VM-μcheckpoint: Design, modeling, and assessment of lightweight in-memory VM checkpointing
Abstract
Checkpointing and rollback techniques enhance reliability and availability of virtual machines and their hosted IT services. This paper proposes VM-μCheckpoint, a light-weight pure-software mechanism for high-frequency checkpointing and rapid recovery for VMs. Compared with existing techniques of VM checkpointing, VM-μCheckpoint tries to minimize checkpoint overhead and speed up recovery by means of copy-on-write, dirty-page prediction and in-place recovery, as well as saving incremental checkpoints in volatile memory. Moreover, VM-μCheckpoint deals with the issue that latency in error detection potentially results in corrupted checkpoints, particularly when checkpointing frequency is high. We also constructed Markov models to study the availability improvements provided by VM-μCheckpoint (from 99 to 99.98 percent on reasonably reliable hypervisors).
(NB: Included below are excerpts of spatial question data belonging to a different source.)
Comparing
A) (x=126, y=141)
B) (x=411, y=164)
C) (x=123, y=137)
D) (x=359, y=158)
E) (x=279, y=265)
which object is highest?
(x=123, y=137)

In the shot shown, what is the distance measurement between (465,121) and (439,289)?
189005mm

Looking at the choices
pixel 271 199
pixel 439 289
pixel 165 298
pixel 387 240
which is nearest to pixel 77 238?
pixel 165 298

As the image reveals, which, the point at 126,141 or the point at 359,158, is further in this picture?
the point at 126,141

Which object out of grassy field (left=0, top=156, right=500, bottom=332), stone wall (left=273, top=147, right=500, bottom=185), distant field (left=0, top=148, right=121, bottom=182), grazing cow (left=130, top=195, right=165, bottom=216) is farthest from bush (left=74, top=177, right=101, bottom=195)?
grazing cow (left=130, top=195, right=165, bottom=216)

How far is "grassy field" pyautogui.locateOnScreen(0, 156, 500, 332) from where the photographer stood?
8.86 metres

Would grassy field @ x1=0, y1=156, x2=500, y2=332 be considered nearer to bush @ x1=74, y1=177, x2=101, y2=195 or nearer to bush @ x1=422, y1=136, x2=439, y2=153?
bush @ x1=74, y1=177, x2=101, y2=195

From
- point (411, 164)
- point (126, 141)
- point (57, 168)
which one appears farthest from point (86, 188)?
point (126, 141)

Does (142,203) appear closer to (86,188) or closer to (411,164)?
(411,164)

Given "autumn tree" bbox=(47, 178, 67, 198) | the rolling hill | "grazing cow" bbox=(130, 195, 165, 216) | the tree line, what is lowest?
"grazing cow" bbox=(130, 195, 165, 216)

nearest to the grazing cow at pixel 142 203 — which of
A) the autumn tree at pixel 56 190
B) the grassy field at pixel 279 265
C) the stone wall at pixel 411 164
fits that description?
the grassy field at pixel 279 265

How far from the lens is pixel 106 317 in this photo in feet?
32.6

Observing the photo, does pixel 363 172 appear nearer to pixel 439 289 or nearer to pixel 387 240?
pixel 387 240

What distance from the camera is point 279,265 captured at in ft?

We designed and implemented VM-μCheckpoint in the Xen VMM. The evaluation results demonstrate that VM-μCheckpoint incurs an average of 6.3 percent overhead (in terms of program execution time) for 50 ms checkpoint intervals when executing the SPEC CINT 2006 benchmark. Error injection experiments demonstrate that VM-μCheckpoint, combined with error detection techniques in RMK, provides high coverage of recovery.